Others drag on interminably.
In April, it was revealed prosecutors in another case had somehow ended up with defense emails (though didn’t read them) and defense files had disappeared off central servers.
The government says the problems were technical and are being remedied, and that it’s time to move on. The defense acknowledges the mistakes don’t appear to be intentional, but say they’re still not convinced their information is secure.
We also hear about the mysterious case of monitoring devices disguised as smoke detectors in attorney-client meeting rooms at the prison. In this instance, the arguments are still only over which witnesses to call, not the facts of the case, and again, the defense seeks to make it about their lack of faith in the fairness of the commissions system. The government maintains it’s a non-issue; no monitoring has or will occur. The judge rules we’ll hear testimony from a prison commander later in the week.
We do touch on weightier matters. Does the Sixth Amendment guarantee that defendants “be confronted with the witnesses,” apply to the military commissions? Is hearsay admissible?
As the New York Times reported in 2009, the public evidence of Nashiri’s role in the bombing includes second-hand statements from people who may be dead or impossible to bring to testify.

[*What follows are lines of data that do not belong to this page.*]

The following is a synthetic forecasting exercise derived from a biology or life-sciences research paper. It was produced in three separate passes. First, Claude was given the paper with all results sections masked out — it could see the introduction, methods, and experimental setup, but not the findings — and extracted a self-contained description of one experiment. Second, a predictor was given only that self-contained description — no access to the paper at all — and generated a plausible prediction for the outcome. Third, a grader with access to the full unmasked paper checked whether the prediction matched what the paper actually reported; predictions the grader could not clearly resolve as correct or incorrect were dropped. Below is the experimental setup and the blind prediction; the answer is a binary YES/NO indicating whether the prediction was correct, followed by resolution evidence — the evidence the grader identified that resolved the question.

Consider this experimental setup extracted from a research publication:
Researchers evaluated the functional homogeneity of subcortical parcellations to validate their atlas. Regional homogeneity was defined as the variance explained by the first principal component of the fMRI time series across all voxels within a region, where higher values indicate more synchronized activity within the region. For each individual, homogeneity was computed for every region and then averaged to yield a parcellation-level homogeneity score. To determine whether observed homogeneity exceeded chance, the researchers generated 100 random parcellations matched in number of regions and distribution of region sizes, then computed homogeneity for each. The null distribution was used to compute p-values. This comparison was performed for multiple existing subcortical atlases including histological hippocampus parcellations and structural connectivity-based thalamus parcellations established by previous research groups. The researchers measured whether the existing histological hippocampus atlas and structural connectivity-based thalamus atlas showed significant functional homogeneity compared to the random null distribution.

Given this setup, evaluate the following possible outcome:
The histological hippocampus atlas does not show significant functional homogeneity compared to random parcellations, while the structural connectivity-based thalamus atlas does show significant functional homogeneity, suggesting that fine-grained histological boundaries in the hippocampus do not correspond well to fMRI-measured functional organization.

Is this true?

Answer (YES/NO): NO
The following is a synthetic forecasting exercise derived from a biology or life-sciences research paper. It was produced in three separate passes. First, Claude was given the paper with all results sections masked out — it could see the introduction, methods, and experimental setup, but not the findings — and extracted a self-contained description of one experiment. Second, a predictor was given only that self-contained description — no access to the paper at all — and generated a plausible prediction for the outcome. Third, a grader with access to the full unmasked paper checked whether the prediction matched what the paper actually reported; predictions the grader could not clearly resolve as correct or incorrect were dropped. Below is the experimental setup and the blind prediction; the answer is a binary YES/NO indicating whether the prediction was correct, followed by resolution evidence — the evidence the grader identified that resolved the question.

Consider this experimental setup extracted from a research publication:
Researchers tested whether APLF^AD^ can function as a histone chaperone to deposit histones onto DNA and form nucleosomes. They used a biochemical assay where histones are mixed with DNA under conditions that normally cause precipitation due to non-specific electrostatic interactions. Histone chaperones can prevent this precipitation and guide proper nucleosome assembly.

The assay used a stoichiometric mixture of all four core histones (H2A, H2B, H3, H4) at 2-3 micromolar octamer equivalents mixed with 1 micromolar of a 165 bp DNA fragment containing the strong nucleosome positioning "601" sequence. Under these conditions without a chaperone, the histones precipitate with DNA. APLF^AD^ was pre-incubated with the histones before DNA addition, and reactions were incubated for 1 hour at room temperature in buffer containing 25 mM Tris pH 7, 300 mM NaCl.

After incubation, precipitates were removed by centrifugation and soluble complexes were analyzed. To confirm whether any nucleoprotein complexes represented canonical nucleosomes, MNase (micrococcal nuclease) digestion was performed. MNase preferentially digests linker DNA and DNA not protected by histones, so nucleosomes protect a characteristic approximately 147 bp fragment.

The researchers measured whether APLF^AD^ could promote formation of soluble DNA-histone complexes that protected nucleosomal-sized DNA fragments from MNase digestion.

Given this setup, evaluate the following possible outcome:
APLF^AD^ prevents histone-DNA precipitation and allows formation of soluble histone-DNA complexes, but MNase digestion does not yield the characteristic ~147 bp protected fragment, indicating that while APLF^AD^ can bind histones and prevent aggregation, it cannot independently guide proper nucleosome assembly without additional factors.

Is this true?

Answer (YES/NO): NO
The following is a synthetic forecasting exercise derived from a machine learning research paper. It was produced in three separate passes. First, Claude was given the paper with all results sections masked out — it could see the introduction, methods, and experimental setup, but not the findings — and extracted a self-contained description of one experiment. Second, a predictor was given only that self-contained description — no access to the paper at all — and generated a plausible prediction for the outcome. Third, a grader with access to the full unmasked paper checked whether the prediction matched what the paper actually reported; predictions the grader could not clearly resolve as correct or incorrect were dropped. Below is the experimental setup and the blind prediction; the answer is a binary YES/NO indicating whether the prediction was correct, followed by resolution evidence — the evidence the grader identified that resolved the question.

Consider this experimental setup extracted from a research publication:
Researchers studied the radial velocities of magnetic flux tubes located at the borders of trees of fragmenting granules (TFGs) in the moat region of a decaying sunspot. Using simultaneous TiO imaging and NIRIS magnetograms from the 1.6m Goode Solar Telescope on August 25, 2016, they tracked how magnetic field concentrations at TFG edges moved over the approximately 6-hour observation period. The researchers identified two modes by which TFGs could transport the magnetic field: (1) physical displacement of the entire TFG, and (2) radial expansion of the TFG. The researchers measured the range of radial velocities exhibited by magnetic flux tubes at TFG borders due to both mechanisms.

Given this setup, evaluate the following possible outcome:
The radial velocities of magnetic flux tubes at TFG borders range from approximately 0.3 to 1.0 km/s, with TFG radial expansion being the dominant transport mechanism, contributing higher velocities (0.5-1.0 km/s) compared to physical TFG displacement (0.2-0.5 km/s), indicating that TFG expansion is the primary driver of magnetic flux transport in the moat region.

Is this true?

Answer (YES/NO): NO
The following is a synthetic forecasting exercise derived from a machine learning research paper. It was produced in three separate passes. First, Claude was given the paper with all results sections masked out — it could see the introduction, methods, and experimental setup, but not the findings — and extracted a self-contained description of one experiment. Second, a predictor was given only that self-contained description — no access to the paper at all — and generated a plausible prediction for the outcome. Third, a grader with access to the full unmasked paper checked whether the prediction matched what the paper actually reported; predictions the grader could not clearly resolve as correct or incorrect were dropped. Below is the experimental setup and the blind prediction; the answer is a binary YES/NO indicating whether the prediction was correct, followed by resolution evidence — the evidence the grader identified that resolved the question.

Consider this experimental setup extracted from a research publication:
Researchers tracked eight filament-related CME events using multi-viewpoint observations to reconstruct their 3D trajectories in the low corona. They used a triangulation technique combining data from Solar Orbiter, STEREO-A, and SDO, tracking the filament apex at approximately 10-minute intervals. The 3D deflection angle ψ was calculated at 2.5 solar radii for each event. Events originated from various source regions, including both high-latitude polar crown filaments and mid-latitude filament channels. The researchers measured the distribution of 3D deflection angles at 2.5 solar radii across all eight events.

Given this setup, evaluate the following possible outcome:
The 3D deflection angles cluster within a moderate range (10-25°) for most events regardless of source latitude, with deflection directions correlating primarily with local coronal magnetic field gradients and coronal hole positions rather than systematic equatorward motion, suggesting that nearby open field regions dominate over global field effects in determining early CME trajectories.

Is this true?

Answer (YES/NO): NO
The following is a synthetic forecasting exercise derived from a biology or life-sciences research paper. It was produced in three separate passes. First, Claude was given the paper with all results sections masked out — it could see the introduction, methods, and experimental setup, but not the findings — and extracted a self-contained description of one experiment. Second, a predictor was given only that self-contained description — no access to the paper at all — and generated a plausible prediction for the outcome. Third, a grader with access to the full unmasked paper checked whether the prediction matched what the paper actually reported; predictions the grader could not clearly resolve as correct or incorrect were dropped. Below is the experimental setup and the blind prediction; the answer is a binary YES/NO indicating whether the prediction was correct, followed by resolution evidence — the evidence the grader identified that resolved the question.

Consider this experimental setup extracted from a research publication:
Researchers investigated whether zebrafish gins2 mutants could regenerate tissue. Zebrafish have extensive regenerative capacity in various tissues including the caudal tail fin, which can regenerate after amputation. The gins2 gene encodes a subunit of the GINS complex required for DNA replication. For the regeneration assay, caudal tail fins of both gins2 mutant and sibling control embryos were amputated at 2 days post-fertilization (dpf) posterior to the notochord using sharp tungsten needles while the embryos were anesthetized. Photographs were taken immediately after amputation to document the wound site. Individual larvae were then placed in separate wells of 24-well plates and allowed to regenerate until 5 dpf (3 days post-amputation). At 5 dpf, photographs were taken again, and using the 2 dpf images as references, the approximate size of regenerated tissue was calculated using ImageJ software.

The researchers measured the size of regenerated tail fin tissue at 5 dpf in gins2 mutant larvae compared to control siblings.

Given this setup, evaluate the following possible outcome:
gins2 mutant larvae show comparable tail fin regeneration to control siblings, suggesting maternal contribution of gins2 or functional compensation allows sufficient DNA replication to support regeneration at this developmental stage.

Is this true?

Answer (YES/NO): NO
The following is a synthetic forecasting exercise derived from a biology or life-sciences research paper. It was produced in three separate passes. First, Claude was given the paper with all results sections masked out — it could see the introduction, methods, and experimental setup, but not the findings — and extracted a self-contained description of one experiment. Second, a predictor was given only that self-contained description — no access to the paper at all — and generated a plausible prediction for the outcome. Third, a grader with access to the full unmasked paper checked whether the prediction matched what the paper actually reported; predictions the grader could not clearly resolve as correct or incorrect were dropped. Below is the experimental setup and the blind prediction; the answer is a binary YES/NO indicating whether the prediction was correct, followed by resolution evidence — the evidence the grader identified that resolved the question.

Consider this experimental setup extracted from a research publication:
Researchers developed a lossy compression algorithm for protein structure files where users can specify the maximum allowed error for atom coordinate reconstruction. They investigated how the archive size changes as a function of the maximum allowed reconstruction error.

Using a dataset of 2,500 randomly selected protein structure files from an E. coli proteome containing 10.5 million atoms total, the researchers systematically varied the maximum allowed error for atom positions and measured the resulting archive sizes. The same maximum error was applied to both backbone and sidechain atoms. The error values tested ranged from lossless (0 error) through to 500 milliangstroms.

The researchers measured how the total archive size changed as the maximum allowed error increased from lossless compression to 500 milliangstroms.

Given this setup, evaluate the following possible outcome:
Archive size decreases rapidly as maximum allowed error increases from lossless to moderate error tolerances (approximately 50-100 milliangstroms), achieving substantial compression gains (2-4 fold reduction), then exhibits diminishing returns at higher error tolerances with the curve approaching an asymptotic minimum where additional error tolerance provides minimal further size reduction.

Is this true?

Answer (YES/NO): YES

One such man is Fahd Al Quso, who was indicted for the Cole bombing, and then reportedly killed in a drone strike in Yemen last year.
Is his “testimony,” transmitted via FBI agents or old reports, still admissible?
Kammen begins, “If I pick up the paper and read a government witness has died –”
The judge interjects. “Is now unavailable.”
“Is now unavailable,” Kammen continues, “can the U.S. kill witnesses and then still use their evidence, their hearsay evidence?” If so, he says, the defense will need to prepare for the possibility, and do extensive research overseas.
The government “opposes the motion as unripe” -- that is, the harm the defense seeks to remedy is not yet apparent. The chief prosecutor, Brigadier General Mark Martins, says if and when the prosecution includes hearsay, then the defense can object.
Both sides are pushing on the military commissions’ sore spot – delays. The defense says it’s best to delay now – to rule whether hearsay is admissible – and avoid delay later, when the defense challenges it down the road.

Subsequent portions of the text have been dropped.